Waymo drops the term “self-driving”, takes a shot at Tesla

Waymo has announced in a blog post Wednesday it will no longer use the term “self-driving”, and will instead use “more deliberate language.”

Calling it a small but important change, Waymo says it will now refer to its technology as “fully autonomous”. While the company didn’t mention Tesla by name, their explanation for the change was a clear shot aimed directly at Tesla.

“Unfortunately, we see that some automakers use the term “self-driving” in an inaccurate way, giving consumers and the general public a false impression of the capabilities of driver assist (not fully autonomous) technology. That false impression can lead someone to unknowingly take risks (like taking their hands off the steering wheel) that could jeopardize not only their own safety but the safety of people around them.”

The company also said the change to use the term “autonomous driving” could save lives, even though their cars currently only operate as taxi’s in a geofenced area in Arizona.

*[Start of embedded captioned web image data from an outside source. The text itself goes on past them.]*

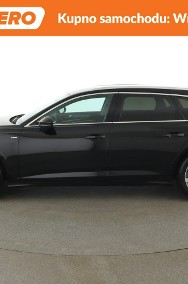 Audi A6 V (C8) FV23 40TDI MHEV Automat Sport Sline Navi Tempomat Grzane Fotele Kame-2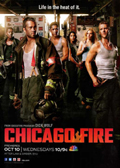 Cover zu Chicago Fire (Chicago Fire)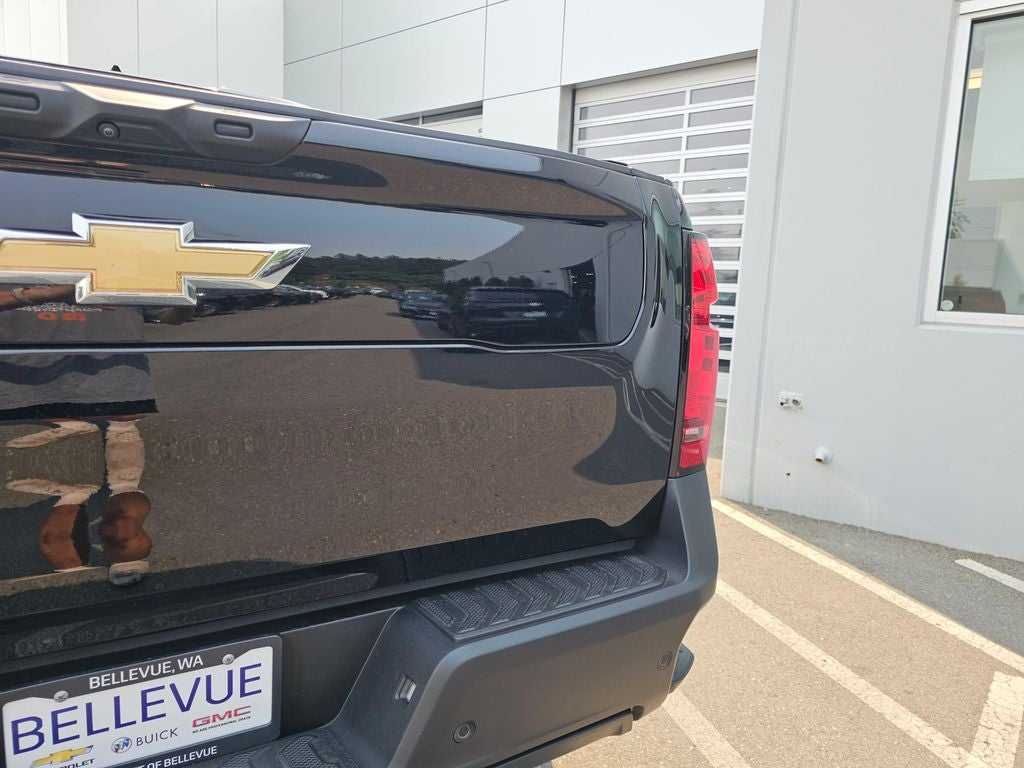 2026 Chevrolet Silverado EV Work Truck Max Range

“…precision in language matters and could save lives. We’re hopeful that consistency will help differentiate the fully autonomous technology Waymo is developing from driver-assist technologies (sometimes erroneously referred to as “self-driving” technologies) that require oversight from licensed human drivers for safe operation.”

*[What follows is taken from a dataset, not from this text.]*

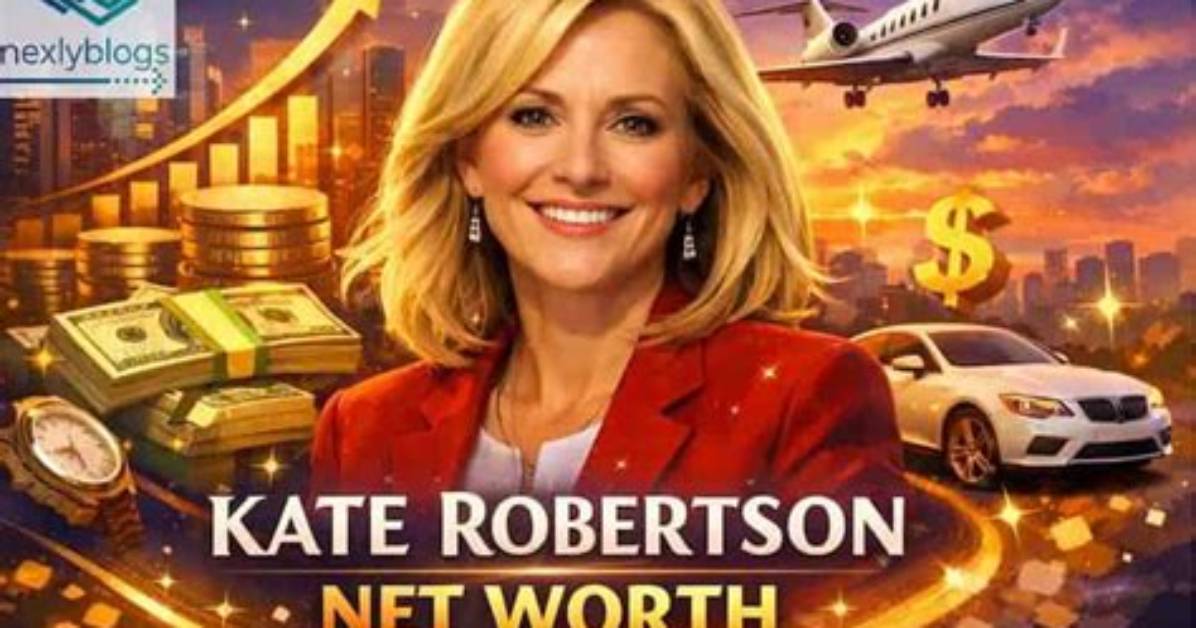 Kate Sandison Net Worth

Despite clearly stating their Autopilot and Full Self-Driving (FSD) package is not fully autonomous, Tesla still receives flack when drivers do not pay attention when behind the wheel (like they’re told to and prompted to by the vehicle).

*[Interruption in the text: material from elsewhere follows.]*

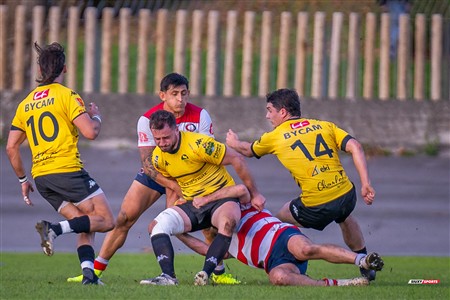 FER 2024 - DHB - Getxo RT (35) vs (14) Universitario Bilbao Rugby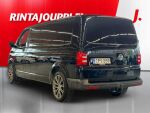 Volkswagen Transporter 2016 Musta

Last year a German court found Tesla’s was misleading to consumers by using the term Autopilot. Tesla received similar criticism last year from US Senator Ed Markey, who sent a letter to Tesla urging them to fix what he viewed as autonomous “design defects.”

As part of their change in vocabulary, Waymo also announced it is renaming its public education campaign from “Let’s Talk Self-Driving” to “Let’s Talk About Autonomous Driving.”